■ **Passage to read**:
######

We also investigated how choice of different parameter values (i.e., difference, μ, and allele frequency, p) affects the call rate difference, in order to simulate various situations where the method may be applied. For each parameter combination (0.6 ≤ μ ≤ 2.0, 0.03 ≤ p ≤ 0.10), we generated 1,000,000 replicates of a new dataset in the absence of CNVs as described above instead of using a single dataset for all analyses in order to avoid the specificity in conclusions that could arise from using only a single dataset. Then, the Joint-model was used to infer CNV states for a particular assumed parameter values.
Figure 4 shows that in all scenarios, the Log-Call-Ratio deviates from 0. Further investigation with the estimated 95% confidence interval show this deviation is strongly significant (Supplementary Fig. 1). This confirms the systematic difference across different parameter values and simulations for the Joint-model. Under most scenarios, the Log-Call-Ratio is positive, which means that offspring have more CNV calls than parents. In a few scenarios, the Log-Call-Ratio is negative, in which an inheritance model theoretically would result in parents with more CNV calls than their offspring. Both cases of positive and negative bias could lead to an incorrect conclusion about the relative frequency and role of CNVs in disease. Figure 4 also shows that as both the difference between states, μ, and the allele-frequency, p, get smaller, the bias toward excess CNVs called in the offspring increases.

######

■ **Data segment**:

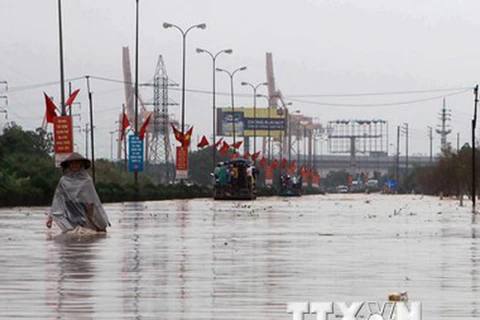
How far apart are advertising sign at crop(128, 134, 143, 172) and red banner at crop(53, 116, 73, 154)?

######

■ **What you need to do**:
A: Answer these from the passage on CNV call bias:
(i) How many replicates of a new dataset were generated for each parameter combination?
(ii) What does a positive Log-Call-Ratio mean?
(iii) What range of allele frequency, p, was used?
B: Rewrite the part of the passage on CNV call bias starting with "We also investigated" and going on through "assumed parameter values.", with "dataset" replaced by "data set".
Base every answer only on what the passage on CNV call bias states.

■ **Response list**:
A:
(i) 1,000,000 replicates.
(ii) Offspring have more CNV calls than parents.
(iii) 0.03 ≤ p ≤ 0.10.

B:
We also investigated how choice of different parameter values (i.e., difference, μ, and allele frequency, p) affects the call rate difference, in order to simulate various situations where the method may be applied. For each parameter combination (0.6 ≤ μ ≤ 2.0, 0.03 ≤ p ≤ 0.10), we generated 1,000,000 replicates of a new data set in the absence of CNVs as described above instead of using a single data set for all analyses in order to avoid the specificity in conclusions that could arise from using only a single data set. Then, the Joint-model was used to infer CNV states for a particular assumed parameter values.